April 16, 2007: Viruses, hitherto only known to affect computers, now have affected iPods too. iPods are now increasing getting affected by Podloso Virus, discovered by security researchers at Kaspersky Lab. On the positive side of it, it does not travel from one iPod to another automatically unless an infected file is copied, but on fillip side, it affected iPods running on Linux. So far, Linux based operating systems have been free from viruses
At most risk are iPods running on Linux than on iPods proprietary operating system. This virus is known to specifically infect Apple iPods. Though Podloso virus, so far is known to do a very limited damage, it has rang alarm bells in iPod trade industry and has proved that no platform is free from the looming threat of virus.

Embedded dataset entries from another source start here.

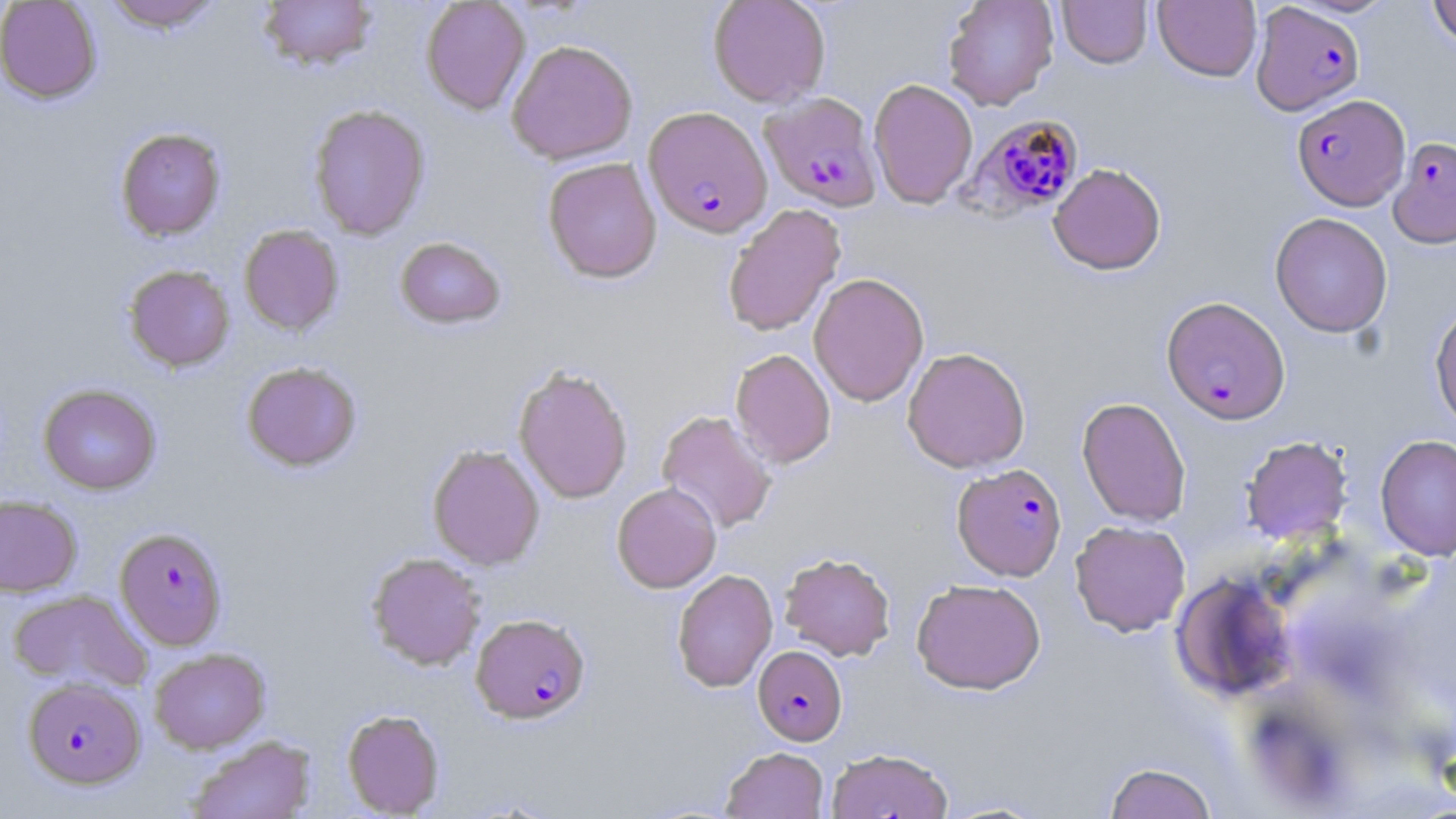

Summary:
  - Coordinate format: approximate bounding boxes as (x1,y1)-(x2,y2) corner pairs in pixels
  - Uninfected red blood cell locations: (1,0)-(102,104), (101,0)-(224,33), (256,0)-(379,72), (421,0)-(530,114), (707,0)-(831,108), (942,0)-(1059,111), (1056,0)-(1152,68), (1153,0)-(1261,82), (1428,0)-(1456,49), (506,39)-(638,165), (868,78)-(978,209), (308,104)-(430,240), (115,127)-(226,241), (542,157)-(662,284), (1048,163)-(1166,275), (723,204)-(845,336), (1270,212)-(1393,337), (239,224)-(344,336), (395,236)-(507,330), (123,264)-(235,372), (808,272)-(929,407), (1430,301)-(1456,432), (903,347)-(1030,473), (730,349)-(836,467), (241,361)-(362,472), (513,365)-(633,504), (38,383)-(161,495), (1077,397)-(1191,526), (657,410)-(777,534), (1375,434)-(1456,560), (1241,435)-(1353,544), (427,444)-(545,570), (612,482)-(721,593), (0,494)-(82,597), (1070,520)-(1191,636), (779,552)-(896,661), (366,553)-(486,670), (672,569)-(777,692), (1170,572)-(1296,702), (911,578)-(1046,694), (8,590)-(151,691), (150,648)-(270,754), (342,709)-(444,817), (184,735)-(317,819), (720,746)-(829,819), (827,748)-(952,819), (1104,762)-(1217,819)
  - Plasmodium falciparum-infected red blood cell locations: (1250,2)-(1365,115), (759,93)-(881,212), (1293,93)-(1410,210), (643,106)-(772,238), (966,113)-(1085,218), (1388,135)-(1456,249), (1161,296)-(1290,425), (952,463)-(1067,581), (115,526)-(228,650), (471,613)-(590,723), (752,645)-(846,745), (23,677)-(146,789)
  - Slide-level diagnosis: Plasmodium falciparum
  - Image size: 1456×819 pixels
  - Stain: May-Grünwald-Giemsa
  - Field of view: one of a larger specimen
  - Preparation: thin blood smear
  - Magnification: 1000x
  - Modality: light microscopy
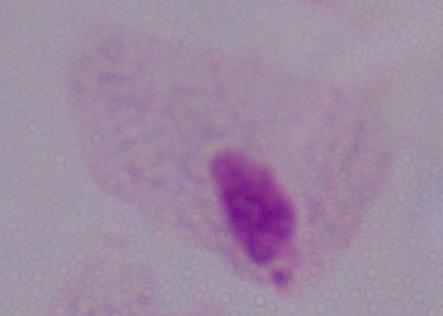
A trichomonad is seen. Captured at 1000x magnification. Micrograph.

Researchers at the lab are busy working out safety code for such viruses but as always it remains the game of one upmanship, as usually, it is the malware designers that are able to spot the flaw in system security first.
Henry Thomas of UK, a regular importer of iPods from Hong Kong in bulk, received a shock of his life when a bulk buyer of iPods from him rejected his entire shipment on account of infected iPods. Earlier, Thomas has been ignoring complaints of malfunction because of routine defects.
Though Podloso does not travel automatically from one system to another, it is ringing alarm bells in the industry as future viruses could be more dangerous. Besides, iPods, smart phones and PDAs, are likely to face more threats in the future. Even USB drives are subject to infection. They can have a virus embedded into their system that launches when a user plugs them in.
Most of these infections in new iPods happen when the operating system software is copied through infected machine. Each machine generally copies software in thousands of pieces per day, thus spreading the risk. Another problem associated with this is that, most these low price range iPods, lose their storage space by about 90 percent when formatted by used. For example, storage space in a 256 mb iPod, after formatting, gets reduced to about 20 Mb only.